----- Texte présenté -----

01, Astaffort Mods, Ouverture Facile (À Tant Rêver du Roi LP)
Teigneux et drôle, Ouverture Facile met tranquillement (mais fermement) les poings sur les « i ». Car les Trois Stooges du Lot et Garonne vont encore plus loin avec ce deuxième album qui s’inspire de Sleaford Mods, sans les plagier. Plus loin dans la hargne. Plus loin dans la sagacité. Plus loin dans l’insolite également. Le trio s’y confronte, joyeusement, à une modernité ridicule jusqu’à l’absurde.
02. Le Bal Chaloupé, Cavalier Noir (Le Parti Collectif CD)
À Bordeaux, Le Bal Chaloupé est un super groupe de scène. Il dégage la bonne attitude mariée à une énergie incroyable. Il affole également sur disque, où son punk afro latin s’épanouit lui aussi. La pochette du CD reproduit une peinture de Johan Baggio, également un bordelais de talent.
03. Les nouveautés Delodio : Charlotte Leclerc, Bingo / In Any Bed, French Computer Music 1989
En 3 ans, Stéphane et François de Blackmail ont publié 7 disques sans la moindre contrainte commerciale ou artistique. « Éclectisme et joie de vivre » sont les deux mamelles de Delodio. « One foot in the trash can – One foot on the dance floor ». Les deux amis sortent sans ordre de préférence des vieux titres connus parfois par eux seuls ou presque (Patrick Michaud 88-92, La Confirmation 83-85…), quand ce ne sont pas des choses totalement mystérieuses, obscures et oubliées (la réf DEL03 est la réédition en vinyle d’une K7 trouvée à la poubelle, sans nom, sans information, probablement enregistrée durant la deuxième moitié des 80’s). Mais aussi des productions actuelles, comme le sublime maxi de FM (François) et son acid house, techno, irrésistible, mélodique et ancrée dans les 90’s de sa jeunesse.

----- Extraits de données -----

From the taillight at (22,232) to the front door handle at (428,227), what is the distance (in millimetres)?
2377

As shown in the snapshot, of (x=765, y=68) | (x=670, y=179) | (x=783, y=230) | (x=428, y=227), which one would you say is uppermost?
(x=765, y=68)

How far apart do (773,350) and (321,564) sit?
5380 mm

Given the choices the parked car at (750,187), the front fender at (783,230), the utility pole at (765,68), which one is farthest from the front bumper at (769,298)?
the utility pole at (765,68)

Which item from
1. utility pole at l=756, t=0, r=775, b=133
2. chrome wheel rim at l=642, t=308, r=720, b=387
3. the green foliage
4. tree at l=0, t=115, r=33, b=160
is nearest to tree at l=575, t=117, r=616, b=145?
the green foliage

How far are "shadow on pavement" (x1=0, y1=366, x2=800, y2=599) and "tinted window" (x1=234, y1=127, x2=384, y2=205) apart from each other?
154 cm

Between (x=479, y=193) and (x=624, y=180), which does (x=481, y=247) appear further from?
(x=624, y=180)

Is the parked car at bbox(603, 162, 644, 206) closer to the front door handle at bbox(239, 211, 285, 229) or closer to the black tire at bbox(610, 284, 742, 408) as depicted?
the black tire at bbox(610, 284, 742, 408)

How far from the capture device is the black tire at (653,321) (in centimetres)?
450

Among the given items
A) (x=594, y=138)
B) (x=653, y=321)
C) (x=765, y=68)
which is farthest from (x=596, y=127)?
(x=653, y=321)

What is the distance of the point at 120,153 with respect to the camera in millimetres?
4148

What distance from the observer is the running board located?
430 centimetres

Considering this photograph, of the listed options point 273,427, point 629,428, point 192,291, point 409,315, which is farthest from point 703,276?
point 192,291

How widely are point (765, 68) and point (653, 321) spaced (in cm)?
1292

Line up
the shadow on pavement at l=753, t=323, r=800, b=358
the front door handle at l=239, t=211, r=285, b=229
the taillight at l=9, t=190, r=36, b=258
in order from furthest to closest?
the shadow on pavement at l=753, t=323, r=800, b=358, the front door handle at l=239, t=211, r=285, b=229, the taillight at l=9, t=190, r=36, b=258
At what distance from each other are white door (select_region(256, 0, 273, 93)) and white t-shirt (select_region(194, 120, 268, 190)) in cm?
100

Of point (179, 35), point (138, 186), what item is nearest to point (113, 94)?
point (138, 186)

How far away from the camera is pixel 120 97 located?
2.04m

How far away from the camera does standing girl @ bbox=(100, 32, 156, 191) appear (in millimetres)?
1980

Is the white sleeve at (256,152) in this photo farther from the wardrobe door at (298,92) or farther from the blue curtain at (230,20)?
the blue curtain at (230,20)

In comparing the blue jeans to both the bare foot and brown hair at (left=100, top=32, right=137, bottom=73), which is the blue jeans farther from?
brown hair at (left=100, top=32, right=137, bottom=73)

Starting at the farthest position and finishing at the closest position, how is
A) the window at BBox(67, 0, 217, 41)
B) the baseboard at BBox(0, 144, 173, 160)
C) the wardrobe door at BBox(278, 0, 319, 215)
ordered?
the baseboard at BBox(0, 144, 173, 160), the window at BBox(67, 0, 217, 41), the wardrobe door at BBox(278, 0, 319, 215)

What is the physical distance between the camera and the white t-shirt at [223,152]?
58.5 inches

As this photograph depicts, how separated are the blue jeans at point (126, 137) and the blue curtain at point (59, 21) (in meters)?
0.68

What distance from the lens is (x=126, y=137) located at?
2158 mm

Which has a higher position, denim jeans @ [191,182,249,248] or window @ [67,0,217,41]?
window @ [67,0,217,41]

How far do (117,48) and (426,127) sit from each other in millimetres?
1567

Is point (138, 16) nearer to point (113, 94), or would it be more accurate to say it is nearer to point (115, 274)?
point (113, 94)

-----

=== Consigne ===
Recopiez le passage de la sélection de disques qui commence à « Teigneux et drôle, Ouverture » et se termine à « bordelais de talent. ». Ces enregistrements proviennent d'une autre source.

=== Résultat attendu ===
Teigneux et drôle, Ouverture Facile met tranquillement (mais fermement) les poings sur les « i ». Car les Trois Stooges du Lot et Garonne vont encore plus loin avec ce deuxième album qui s’inspire de Sleaford Mods, sans les plagier. Plus loin dans la hargne. Plus loin dans la sagacité. Plus loin dans l’insolite également. Le trio s’y confronte, joyeusement, à une modernité ridicule jusqu’à l’absurde.
02. Le Bal Chaloupé, Cavalier Noir (Le Parti Collectif CD)
À Bordeaux, Le Bal Chaloupé est un super groupe de scène. Il dégage la bonne attitude mariée à une énergie incroyable. Il affole également sur disque, où son punk afro latin s’épanouit lui aussi. La pochette du CD reproduit une peinture de Johan Baggio, également un bordelais de talent.